Aim ▸ Retype the stretch of the paper-towel inertia thread from "2006-11-06 09:44:08 ·" through "lower kinetic coefficients.", keeping every character as it appears.

Can someone explain this in terms of inertia... finally, i think i'm starting to get what inertia is but how does this relate to it?

mUchos graCias!

2006-11-06 09:43:38 · 4 answers · asked by Anonymous in Science & Mathematics Physics

LoL.. ignore the ABOUT ME stuff ;) .. i copy and pasted thats y its like that

2006-11-06 09:44:08 · update #1

4 answers

A body in motion tends to stay in motion, a body at rest tends to stay at rest. When you grab the first leaf of paper, it is now in motion. The rest of the paper towels are at rest. Now you yank on it. The sheet that is moving wants to keep moving. The roll that is at rest wants to stay at rest. SOMETHING has to give, and since the perferations are the weakest point, it rips there.

2006-11-06 09:49:36 · answer #1 · answered by Anonymous · 0 0

What's at work here is the amount of force applied to the roll to get it to tear versus spin. The higher the acceleration, the greater the force. Also, typically we jerk with the roll at rest, which means the resistance to motion is governed by the static coefficients of friction for the sliding surfaces, versus the lower kinetic coefficients.

Data shown ▸
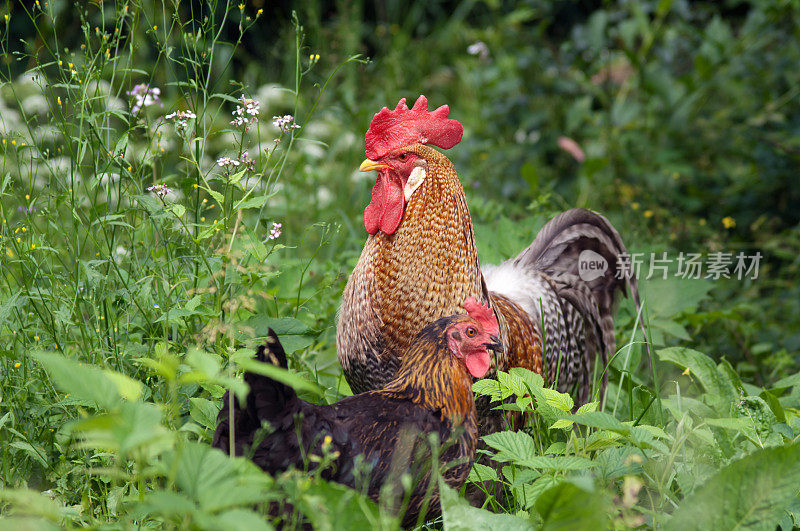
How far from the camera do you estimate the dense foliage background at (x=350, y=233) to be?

Correct output ▸
2006-11-06 09:44:08 · update #1

4 answers

A body in motion tends to stay in motion, a body at rest tends to stay at rest. When you grab the first leaf of paper, it is now in motion. The rest of the paper towels are at rest. Now you yank on it. The sheet that is moving wants to keep moving. The roll that is at rest wants to stay at rest. SOMETHING has to give, and since the perferations are the weakest point, it rips there.

2006-11-06 09:49:36 · answer #1 · answered by Anonymous · 0 0

What's at work here is the amount of force applied to the roll to get it to tear versus spin. The higher the acceleration, the greater the force. Also, typically we jerk with the roll at rest, which means the resistance to motion is governed by the static coefficients of friction for the sliding surfaces, versus the lower kinetic coefficients.